**CONSIGNE 1**
Répondez aux questions suivantes sur l'entretien avec Dominique Blanc :
(a) À quel âge les cours d'expression corporelle avec Orlan ont-ils eu lieu ?
(b) De quelle manière se faisaient le travail sur le corps et les improvisations pendant ces cours ?
(c) Quelle réponse est donnée à la question « Avez-vous jamais revu Orlan ? » ?
**CONSIGNE 2**
Repérez dans les enregistrements chaque ligne qui contient la chaîne « label » (une étiquette) et recopiez-la. La casse compte.

**EXTRAIT**

Dominique Blanc : « L’autre est mille fois plus intéressant que soi » | Revue de presse théâtre | Scoop.it

Par Annick Cojean dans Le Monde :

 

Je ne serais pas arrivée là si…

… Si, à 15 ans, alors que j’étais une ado timide et mal dans sa peau, je n’avais pris des cours d’expression corporelle avec Orlan. Elle n’était pas du tout connue à l’époque et je n’avais aucune idée qu’elle jouerait un rôle majeur dans l’art contemporain. Mais elle nous invitait à travailler sur notre corps, faire des improvisations ; tout cela, les yeux fermés, extrêmement concentrés. Et j’ai soudain eu le sentiment d’accéder à un monde intérieur, un monde où j’avais enfin le droit d’exister. Les nœuds se dénouaient, les interdits disparaissaient, l’imaginaire se libérait. Moi qui étais si introvertie et si coincée, verrouillée par le regard des autres, je m’évadais et m’épanouissais. Comme un envol. Une prise de liberté.

Avez-vous jamais revu Orlan ?

Non. J’ai suivi de loin ses expériences, son travail de transformation corporelle et son engagement dans l’art moderne. Mais il faudrait que ces retrouvailles aient lieu, certainement. Car c’étaient des heures qui comptaient beaucoup pour moi. J’étais lycéenne, et si complexée…

Pourquoi ?

**DONNÉES FOURNIES**

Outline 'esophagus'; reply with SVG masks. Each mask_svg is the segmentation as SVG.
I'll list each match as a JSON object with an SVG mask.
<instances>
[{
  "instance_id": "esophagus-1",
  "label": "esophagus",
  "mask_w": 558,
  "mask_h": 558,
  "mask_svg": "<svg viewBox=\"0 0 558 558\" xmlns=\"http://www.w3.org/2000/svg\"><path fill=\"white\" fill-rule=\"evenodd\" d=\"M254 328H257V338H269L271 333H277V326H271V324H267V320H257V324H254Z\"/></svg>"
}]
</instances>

...

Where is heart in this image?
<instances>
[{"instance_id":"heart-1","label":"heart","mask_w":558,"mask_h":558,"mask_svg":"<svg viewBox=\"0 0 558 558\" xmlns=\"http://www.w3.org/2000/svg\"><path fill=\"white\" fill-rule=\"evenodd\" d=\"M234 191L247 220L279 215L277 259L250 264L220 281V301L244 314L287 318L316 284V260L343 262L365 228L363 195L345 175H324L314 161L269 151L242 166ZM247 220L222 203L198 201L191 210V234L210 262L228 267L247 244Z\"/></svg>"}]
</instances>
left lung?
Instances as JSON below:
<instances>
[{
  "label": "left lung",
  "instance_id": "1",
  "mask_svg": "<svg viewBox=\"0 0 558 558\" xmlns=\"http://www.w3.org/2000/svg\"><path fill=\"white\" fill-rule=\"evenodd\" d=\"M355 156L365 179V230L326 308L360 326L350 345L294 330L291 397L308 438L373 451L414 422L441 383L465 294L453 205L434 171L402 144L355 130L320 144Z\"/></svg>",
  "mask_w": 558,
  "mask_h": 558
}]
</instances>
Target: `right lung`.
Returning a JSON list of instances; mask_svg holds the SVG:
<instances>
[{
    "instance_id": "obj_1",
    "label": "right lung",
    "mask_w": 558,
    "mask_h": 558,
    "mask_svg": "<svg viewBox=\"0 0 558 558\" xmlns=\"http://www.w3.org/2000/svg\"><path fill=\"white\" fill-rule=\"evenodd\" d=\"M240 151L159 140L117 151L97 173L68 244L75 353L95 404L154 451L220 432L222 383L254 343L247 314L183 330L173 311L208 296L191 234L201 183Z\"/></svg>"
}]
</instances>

==

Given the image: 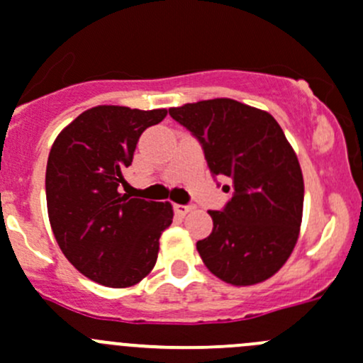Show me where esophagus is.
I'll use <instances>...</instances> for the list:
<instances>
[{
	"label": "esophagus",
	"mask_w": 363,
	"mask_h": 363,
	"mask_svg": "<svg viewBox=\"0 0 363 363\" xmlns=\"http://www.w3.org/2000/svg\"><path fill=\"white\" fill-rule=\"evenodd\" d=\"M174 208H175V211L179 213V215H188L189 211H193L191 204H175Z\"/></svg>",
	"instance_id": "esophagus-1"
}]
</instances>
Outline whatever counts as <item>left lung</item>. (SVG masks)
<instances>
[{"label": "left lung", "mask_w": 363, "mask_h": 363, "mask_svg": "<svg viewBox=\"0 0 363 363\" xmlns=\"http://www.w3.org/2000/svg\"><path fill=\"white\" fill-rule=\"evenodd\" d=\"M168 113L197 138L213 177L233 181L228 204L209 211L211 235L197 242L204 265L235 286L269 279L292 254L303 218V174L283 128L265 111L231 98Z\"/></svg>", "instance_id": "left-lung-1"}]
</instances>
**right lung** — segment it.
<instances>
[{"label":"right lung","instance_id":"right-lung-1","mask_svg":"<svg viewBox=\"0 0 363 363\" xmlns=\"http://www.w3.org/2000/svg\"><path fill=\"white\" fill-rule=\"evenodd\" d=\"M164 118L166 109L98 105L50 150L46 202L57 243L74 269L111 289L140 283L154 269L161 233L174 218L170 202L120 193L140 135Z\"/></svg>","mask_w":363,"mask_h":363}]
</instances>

**CORRIGÉ 1**
(a) À 15 ans.
(b) Les yeux fermés, avec une grande concentration.
(c) Non.

**CORRIGÉ 2**
  "label": "esophagus",
[{"instance_id":"heart-1","label":"heart","mask_w":558,"mask_h":558,"mask_svg":"<svg viewBox=\"0 0 558 558\" xmlns=\"http://www.w3.org/2000/svg\"><path fill=\"white\" fill-rule=\"evenodd\" d=\"M234 191L247 220L279 215L277 259L250 264L220 281V301L244 314L287 318L316 284V260L343 262L365 228L363 195L345 175H324L314 161L269 151L242 166ZM247 220L222 203L198 201L191 210V234L210 262L228 267L247 244Z\"/></svg>"}]
  "label": "left lung",
    "label": "right lung",
	"label": "esophagus",
[{"label": "left lung", "mask_w": 363, "mask_h": 363, "mask_svg": "<svg viewBox=\"0 0 363 363\" xmlns=\"http://www.w3.org/2000/svg\"><path fill=\"white\" fill-rule=\"evenodd\" d=\"M168 113L197 138L213 177L233 181L228 204L209 211L211 235L197 242L204 265L235 286L269 279L292 254L303 218V174L283 128L265 111L231 98Z\"/></svg>", "instance_id": "left-lung-1"}]
[{"label":"right lung","instance_id":"right-lung-1","mask_svg":"<svg viewBox=\"0 0 363 363\" xmlns=\"http://www.w3.org/2000/svg\"><path fill=\"white\" fill-rule=\"evenodd\" d=\"M164 118L166 109L98 105L50 150L46 202L57 243L74 269L111 289L140 283L154 269L161 233L174 218L170 202L120 193L140 135Z\"/></svg>","mask_w":363,"mask_h":363}]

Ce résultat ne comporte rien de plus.